#### BLOC DE TEXTE
Laisser la « backdoor » ouverte

Comme la plupart des employés sont à la maison, les équipes de sécurité essaient de les équiper au mieux pour assurer leur propre sécurité à distance. Cela signifie que les gens sont plus susceptibles de commettre des erreurs, de transmettre des données à des sources non fiables, de ne pas suivre les protocoles de mise à jour et d’accumuler des vulnérabilités non corrigées.

Les serveurs cloud mal configurés, les environnements multi-noyaux ou encore les API non sécurisées laissent tous les systèmes vulnérables aux pirates. En outre, les employés sont plus susceptibles de télécharger des outils SaaS non sécurisés sans l’approbation du service informatique. Il n’est pas surprenant que plus d’une organisation sur cinq soit confrontée à un cyber-incident provenant d’une ressource informatique non autorisée.

Dans le cadre de l’évolution de la culture de la sécurité, la sécurité doit devenir la responsabilité de chacun, ce qui nécessite un changement de mentalité pour que nous n’apportions pas les vulnérabilités chez nous, et encore moins au bureau.

Évolution des rôles

Des recherches publiées plus tôt dans la pandémie ont indiqué que 47 % des équipes de sécurité se sont vues réaffectées à des tâches informatiques générales, et 90 % travaillent à distance à plein temps. Cela est bien sûr préoccupant car ces équipes sont inévitablement débordées de responsabilités et la menace d’une attaque pourrait être accrue. Cependant, cela pourrait être une chose positive, en aidant à évangéliser la cybersécurité à travers une réflexion informatique plus large, surtout que des investissements comme dans le DevSecOps continuent à briser le cloisonnement des idées.

La capacité à déployer les bons spécialistes de la sécurité là où ils sont nécessaires, tout en surveillant leur intégration dans le reste de l’équipe informatique, sera un atout pour sortir de la pandémie. Le fait d’établir des priorités en ce qui concerne le lieu de travail de ces professionnels pourrait également permettre d’automatiser certaines tâches à long terme.

#### JEU DE DONNÉES
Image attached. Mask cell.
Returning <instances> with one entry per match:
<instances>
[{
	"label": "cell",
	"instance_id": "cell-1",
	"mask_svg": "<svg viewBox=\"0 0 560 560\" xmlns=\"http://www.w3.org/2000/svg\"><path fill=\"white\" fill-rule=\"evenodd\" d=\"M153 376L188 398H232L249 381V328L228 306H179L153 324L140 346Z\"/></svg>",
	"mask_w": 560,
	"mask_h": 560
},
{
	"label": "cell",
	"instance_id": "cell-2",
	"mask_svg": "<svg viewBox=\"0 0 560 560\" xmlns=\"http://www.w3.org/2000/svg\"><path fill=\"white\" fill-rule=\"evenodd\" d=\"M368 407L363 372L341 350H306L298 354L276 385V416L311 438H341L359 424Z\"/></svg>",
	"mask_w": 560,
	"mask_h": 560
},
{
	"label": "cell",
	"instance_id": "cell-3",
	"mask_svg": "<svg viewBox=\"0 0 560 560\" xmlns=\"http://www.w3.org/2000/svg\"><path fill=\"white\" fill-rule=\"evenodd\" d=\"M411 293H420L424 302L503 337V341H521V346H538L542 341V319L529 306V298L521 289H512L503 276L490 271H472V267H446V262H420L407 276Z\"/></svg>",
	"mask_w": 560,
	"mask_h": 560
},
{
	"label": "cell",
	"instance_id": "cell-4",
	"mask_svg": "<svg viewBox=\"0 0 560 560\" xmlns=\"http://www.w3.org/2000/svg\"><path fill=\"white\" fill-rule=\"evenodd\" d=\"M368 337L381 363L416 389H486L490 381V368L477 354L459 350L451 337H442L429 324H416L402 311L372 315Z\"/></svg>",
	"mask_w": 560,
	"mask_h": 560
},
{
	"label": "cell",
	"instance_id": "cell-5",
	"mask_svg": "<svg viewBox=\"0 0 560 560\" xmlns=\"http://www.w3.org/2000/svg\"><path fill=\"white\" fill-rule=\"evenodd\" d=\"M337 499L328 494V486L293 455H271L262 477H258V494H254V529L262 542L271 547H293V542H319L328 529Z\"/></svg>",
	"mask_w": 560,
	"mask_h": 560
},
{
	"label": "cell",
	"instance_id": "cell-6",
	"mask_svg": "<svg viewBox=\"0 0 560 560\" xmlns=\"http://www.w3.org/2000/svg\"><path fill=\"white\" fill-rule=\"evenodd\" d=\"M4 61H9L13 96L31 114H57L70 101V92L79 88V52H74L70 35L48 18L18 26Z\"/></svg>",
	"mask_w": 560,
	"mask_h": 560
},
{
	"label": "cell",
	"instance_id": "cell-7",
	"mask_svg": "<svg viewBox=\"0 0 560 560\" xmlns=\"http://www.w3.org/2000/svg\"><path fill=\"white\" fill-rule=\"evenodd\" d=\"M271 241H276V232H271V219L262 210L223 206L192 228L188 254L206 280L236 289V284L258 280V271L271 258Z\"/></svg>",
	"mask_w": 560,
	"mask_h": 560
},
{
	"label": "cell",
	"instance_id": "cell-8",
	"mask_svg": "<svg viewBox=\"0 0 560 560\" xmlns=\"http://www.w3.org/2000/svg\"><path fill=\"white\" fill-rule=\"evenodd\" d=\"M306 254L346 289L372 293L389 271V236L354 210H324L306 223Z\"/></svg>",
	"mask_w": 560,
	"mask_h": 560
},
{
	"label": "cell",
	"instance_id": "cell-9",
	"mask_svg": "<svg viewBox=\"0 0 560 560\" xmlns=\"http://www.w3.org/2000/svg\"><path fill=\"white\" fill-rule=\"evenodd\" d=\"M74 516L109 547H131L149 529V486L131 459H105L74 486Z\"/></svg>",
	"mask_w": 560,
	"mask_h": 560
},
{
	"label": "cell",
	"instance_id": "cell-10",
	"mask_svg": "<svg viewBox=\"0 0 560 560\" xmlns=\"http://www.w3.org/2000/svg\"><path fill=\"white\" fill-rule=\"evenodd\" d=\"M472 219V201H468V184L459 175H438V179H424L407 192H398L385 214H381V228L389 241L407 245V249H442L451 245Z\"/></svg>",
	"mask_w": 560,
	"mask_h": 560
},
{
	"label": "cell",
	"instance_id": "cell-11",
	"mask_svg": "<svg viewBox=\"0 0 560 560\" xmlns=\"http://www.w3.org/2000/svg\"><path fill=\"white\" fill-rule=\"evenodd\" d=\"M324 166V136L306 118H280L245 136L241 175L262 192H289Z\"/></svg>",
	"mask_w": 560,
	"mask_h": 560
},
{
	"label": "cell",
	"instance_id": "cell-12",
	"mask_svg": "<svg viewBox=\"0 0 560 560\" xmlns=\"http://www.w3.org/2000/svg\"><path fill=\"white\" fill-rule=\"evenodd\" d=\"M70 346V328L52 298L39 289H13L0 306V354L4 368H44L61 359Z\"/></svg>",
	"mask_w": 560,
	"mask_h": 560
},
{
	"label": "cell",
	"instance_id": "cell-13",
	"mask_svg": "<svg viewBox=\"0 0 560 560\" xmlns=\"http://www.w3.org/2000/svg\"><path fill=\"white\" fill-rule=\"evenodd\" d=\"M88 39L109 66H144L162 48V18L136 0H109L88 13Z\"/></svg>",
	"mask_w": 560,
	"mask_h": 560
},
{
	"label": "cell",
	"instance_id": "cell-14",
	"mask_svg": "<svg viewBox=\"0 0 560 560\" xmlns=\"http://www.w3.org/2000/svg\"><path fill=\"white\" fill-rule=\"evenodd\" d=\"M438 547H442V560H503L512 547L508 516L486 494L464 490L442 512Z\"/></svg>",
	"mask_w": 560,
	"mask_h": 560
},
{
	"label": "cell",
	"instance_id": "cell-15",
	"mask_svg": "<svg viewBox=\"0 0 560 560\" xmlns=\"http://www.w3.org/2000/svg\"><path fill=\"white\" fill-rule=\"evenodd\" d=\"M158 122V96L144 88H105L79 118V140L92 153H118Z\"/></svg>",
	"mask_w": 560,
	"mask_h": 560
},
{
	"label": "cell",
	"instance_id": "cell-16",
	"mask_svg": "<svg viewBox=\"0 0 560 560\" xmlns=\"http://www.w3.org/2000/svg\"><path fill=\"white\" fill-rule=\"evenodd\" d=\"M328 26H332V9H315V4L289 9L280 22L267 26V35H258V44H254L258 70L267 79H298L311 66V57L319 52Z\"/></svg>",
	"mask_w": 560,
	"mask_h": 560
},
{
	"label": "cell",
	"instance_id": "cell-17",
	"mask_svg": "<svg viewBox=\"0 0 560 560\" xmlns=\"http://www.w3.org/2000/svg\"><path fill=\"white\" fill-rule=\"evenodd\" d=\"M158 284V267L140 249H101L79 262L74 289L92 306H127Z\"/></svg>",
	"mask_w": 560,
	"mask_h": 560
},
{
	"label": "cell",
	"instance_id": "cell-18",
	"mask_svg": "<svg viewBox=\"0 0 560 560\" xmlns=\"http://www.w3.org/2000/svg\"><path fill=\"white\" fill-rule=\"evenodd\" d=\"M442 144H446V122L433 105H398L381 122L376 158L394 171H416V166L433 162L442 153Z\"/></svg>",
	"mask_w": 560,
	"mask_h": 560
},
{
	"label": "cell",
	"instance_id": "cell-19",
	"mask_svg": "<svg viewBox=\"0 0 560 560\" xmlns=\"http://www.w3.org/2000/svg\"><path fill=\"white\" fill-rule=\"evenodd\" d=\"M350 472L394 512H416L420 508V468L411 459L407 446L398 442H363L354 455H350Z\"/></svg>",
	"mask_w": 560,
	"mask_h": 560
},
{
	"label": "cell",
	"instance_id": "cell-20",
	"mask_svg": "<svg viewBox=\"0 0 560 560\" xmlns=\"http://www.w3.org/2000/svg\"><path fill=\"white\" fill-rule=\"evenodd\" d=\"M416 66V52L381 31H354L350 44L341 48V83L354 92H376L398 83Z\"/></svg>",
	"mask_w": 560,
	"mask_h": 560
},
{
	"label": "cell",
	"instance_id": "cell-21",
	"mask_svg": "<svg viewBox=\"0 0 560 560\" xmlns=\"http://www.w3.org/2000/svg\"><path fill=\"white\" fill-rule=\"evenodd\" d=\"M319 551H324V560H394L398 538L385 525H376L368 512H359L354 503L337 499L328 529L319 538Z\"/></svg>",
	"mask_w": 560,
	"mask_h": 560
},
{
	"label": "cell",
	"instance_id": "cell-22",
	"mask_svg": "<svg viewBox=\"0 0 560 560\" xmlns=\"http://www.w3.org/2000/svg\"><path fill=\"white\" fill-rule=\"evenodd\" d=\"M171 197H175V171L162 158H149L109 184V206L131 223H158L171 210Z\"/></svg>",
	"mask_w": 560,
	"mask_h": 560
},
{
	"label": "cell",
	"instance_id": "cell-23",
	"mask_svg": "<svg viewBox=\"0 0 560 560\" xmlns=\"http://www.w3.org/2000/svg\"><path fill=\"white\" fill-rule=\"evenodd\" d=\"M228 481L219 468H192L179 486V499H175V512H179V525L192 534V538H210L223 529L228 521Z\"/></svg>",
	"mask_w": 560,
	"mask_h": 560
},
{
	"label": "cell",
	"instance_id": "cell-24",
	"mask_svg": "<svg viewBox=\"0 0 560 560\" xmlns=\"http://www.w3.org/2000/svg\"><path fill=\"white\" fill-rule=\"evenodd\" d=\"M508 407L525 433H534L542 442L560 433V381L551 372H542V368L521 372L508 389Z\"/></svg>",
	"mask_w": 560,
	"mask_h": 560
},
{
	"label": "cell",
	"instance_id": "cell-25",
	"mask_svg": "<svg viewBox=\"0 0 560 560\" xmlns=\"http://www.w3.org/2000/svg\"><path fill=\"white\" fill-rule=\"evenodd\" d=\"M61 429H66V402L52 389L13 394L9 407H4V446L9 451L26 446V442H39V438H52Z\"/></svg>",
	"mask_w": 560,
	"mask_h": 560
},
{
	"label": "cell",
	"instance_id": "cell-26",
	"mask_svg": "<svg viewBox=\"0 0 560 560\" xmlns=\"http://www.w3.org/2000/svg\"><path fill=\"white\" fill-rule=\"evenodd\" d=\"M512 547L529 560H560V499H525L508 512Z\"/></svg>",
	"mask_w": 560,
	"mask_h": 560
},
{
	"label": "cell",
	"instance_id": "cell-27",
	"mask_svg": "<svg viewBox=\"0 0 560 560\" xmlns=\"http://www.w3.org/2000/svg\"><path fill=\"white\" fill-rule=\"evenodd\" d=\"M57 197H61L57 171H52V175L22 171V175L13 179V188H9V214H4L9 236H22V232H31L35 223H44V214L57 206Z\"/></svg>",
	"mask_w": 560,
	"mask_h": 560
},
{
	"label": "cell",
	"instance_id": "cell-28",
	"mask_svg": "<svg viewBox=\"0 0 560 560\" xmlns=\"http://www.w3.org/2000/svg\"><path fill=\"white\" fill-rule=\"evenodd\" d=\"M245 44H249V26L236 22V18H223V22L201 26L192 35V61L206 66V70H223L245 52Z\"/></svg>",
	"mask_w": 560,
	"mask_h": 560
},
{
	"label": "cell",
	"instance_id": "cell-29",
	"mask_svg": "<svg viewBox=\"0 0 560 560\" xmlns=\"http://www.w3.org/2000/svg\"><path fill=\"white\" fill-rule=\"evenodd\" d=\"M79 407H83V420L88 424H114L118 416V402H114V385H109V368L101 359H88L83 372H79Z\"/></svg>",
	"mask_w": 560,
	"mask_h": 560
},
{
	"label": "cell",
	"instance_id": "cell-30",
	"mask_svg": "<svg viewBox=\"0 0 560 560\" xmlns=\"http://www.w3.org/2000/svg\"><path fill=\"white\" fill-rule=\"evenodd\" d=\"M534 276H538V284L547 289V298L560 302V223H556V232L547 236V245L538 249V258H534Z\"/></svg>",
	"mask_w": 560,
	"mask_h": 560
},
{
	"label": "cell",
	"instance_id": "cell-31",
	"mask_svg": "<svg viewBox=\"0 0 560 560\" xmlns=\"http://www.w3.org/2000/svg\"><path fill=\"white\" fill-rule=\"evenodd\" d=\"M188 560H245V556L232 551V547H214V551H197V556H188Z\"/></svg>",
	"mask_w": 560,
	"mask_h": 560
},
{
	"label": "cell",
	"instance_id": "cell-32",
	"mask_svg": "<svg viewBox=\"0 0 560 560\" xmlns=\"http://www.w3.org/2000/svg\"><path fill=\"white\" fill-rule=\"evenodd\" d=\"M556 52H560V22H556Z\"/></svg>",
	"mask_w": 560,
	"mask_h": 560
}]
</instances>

#### À FAIRE
Poursuivez le texte sur la sécurité informatique pendant le télétravail, en reprenant juste après sa dernière phrase.

#### RÉPONSE À L'EXERCICE
Déficit de talents en matière de cyber-compétences

Nous ne voulons pas nous retrouver avec un manque de talents, qui est déjà un problème croissant dans l’industrie. Le manque croissant de cyber-compétences a fait que les organisations manquent de talents adéquats pour assurer les fonctions de sécurité nécessaires pour rester en sécurité – et cela inquiète de nombreux RSSI.

Le manque de connaissances techniques et d’expérience est l’une des raisons les plus citées pour justifier ce manque de talents dans la cybersécurité. Une culture d’entreprise inadaptée est également un frein important. Au sein de la communauté des RSSI, le consensus est assez clair pour affirmer que ce problème va s’aggraver, surtout au cours des cinq prochaines années, mais – comme beaucoup de changements qui se produisent actuellement – cela pourrait avoir été accéléré par la récente crise.

Ce n’est donc pas le moment de perdre de vue ces rôles clés, mais plutôt d’utiliser leur réaffectation pour renforcer et aider à déployer l’idée selon laquelle la sécurité est une valeur fondamentale de l’entreprise.

Le futur RSSI

Le RSSI doit étendre son rôle sur toute la chaîne de commande – autant pour la prise de décision auprès de la direction que pour les opérations sur le terrain. En adoptant un management vers le haut, les RSSI sont fermement ancrés dans le conseil de décision et il leur appartient souvent de combler le fossé entre les domaines dans lesquels ils savent qu’ils doivent protéger leurs entreprises et ceux dans lesquels leurs pairs estiment qu’il faut investir.

Pour gérer l’ensemble de la main-d’œuvre et mener une opération 24 heures sur 24 et 7 jours sur 7, il faut être capable d’identifier un incident de sécurité parmi une multitude de faux positifs et d’alertes de faible priorité. À l’avenir, les RSSI devront faire face à une main-d’œuvre encore plus flexible, ce qui les obligera à être plus agiles que jamais face aux menaces.

Malgré les difficultés et les défis rencontrés par nos entreprises au cours des derniers mois, il est apparu que la sécurité ne peut être reléguée au second plan. Le moment est venu pour nos équipes de cybersécurité de nous aider à faire en sorte que la sécurité, la stabilité et la sûreté de fonctionnement – au sens pratique comme au sens humain – soient placées au cœur des valeurs communes de l’entreprise.